NVIDIA's B200 GPU Costs 2-3x More Than the H100. Here's Why Most Teams Should Wait.
NVIDIA's latest B200 Blackwell GPU is remarkably powerful, but it comes with a price tag and availability crisis that's making most AI teams reconsider whether the upgrade is worth the wait. The B200 costs between $2.99 and $27.04 per hour depending on the cloud provider, compared to $1.38 to $11.01 per hour for the older H100 GPU. That's roughly 2 to 3 times more expensive on an hourly basis, and the real cost multiplies when you factor in the infrastructure requirements and limited access.
Why Is the B200 So Expensive?
The B200 represents a significant leap in raw computing power. Each GPU packs 192 gigabytes of HBM3e memory, compared to 80 gigabytes in the H100, and can deliver up to 8,000 gigabytes per second of memory bandwidth. However, three major factors are driving up the cost and limiting availability.
- Supply Constraints: Blackwell GPUs are in extremely high demand, especially for large-scale AI training, and supply has not yet caught up with demand, driving prices upward.
- Enterprise-Only Access: Most B200 deployments are reserved for large enterprise customers, making on-demand access difficult for smaller teams and startups.
- Infrastructure Requirements: B200 GPUs require specialized infrastructure and consume 1,000 watts of power each, making power distribution and cooling a significant engineering challenge.
Unlike the H100, which could plug into standard servers using PCIe connections, the B200 can only be housed in top-tier systems.

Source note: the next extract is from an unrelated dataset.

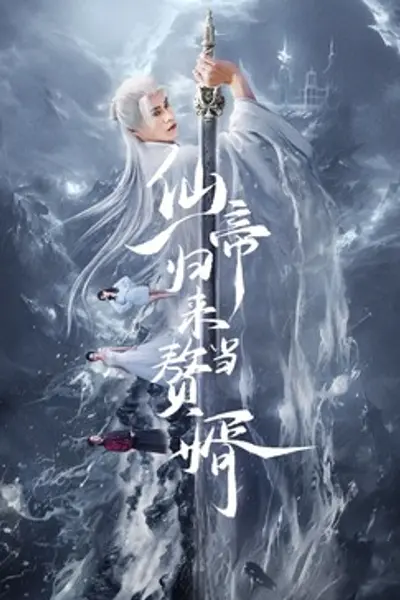 仙帝归来当赘婿2024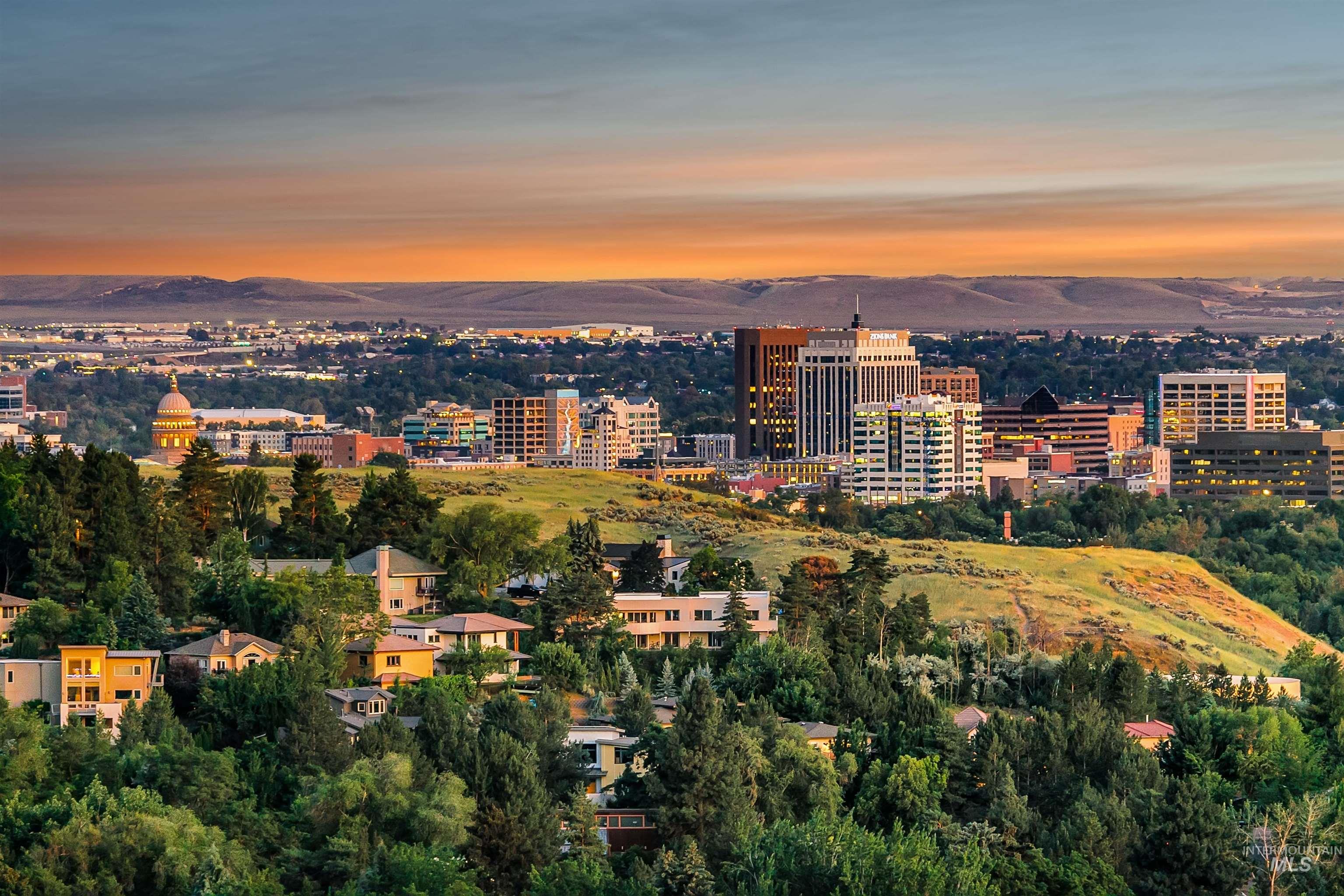 3763 N Scenic Ridge Lane, Boise, Idaho 83714, Land For Sale, Price $1,700,000, 98987077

This architectural change means organizations can't simply swap in a B200 as a drop-in replacement. They need to invest in entirely new infrastructure, which adds thousands of dollars to the total cost of ownership.
What Are Cloud Providers Charging for B200 Access?

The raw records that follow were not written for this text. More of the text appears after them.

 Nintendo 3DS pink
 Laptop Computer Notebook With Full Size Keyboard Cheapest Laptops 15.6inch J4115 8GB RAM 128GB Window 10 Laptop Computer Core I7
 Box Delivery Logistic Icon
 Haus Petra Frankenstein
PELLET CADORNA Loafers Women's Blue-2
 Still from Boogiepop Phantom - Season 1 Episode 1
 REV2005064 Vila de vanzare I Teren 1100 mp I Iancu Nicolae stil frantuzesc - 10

Pricing varies dramatically across cloud platforms, and availability is far from guaranteed. AWS offers B200 instances at $14.24 per GPU per hour, while Azure charges $13.52 per GPU per hour and Google Cloud charges $13.34 per GPU per hour. Smaller providers like Hyperbolic and JarvisLabs offer lower rates starting at $2.99 per hour, but these come with significant caveats: availability is not guaranteed, many providers oversubscribe capacity, and enterprise agreements are often required.
The MSRP for a B200 was around $30,000 to $40,000 per GPU when purchased in clusters of eight or more. When you add in the cost of specialized infrastructure, power delivery systems, and cooling solutions, the total investment can easily exceed $500,000 for a single deployment.

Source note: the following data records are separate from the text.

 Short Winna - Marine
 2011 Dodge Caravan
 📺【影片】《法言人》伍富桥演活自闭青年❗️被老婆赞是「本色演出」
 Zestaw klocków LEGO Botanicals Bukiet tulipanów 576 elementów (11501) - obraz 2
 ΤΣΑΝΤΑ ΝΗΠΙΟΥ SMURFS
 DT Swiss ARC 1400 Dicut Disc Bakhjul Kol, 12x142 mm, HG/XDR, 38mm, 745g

Should Your Team Upgrade to the B200, or Wait?
For most AI teams, the answer is to stick with the H100 for now. The H100 is battle-tested, widely available across all major cloud providers, and significantly cheaper. Two H100 GPUs combined can deliver similar performance to a single B200 for many workloads, with comparable combined memory capacity and strong multi-GPU scaling through NVLink connections.
The B200 is genuinely remarkable hardware, but it comes with real trade-offs. It's best suited for organizations running very large model training at scale, such as training trillion-parameter language models. For fine-tuning, inference, and most standard training jobs, the H100 remains the practical choice.
How to Evaluate Whether You Need a B200
- Model Size: If you're training models with fewer than 100 billion parameters, the H100 will likely meet your needs at a fraction of the cost and with immediate availability.
- Memory Requirements: The B200's 192 gigabytes of memory is essential only for very large models or multi-trillion parameter inference workloads. Most organizations can work within the H100's 80-gigabyte limit.
- Timeline Flexibility: If your project can wait for B200 supply to stabilize and prices to normalize, waiting 6 to 12 months could save your organization tens of thousands of dollars.
- Budget Constraints: If your budget is limited, two H100 GPUs offer better ROI than a single B200 for the vast majority of real-world AI workloads.
The Blackwell rollout is still underway, and pricing remains volatile. Most access is limited to enterprise contracts, has waitlists, or is constrained by availability. Until supply catches up with demand, most teams will find better value and faster time-to-market with the proven H100 architecture.
The H100 is not a compromise; it's a proven, widely available GPU that handles the vast majority of real-world AI workloads. For organizations that need cutting-edge performance and have the budget to match, the B200's raw power gains may justify the premium. But for everyone else, patience and pragmatism are the smarter play.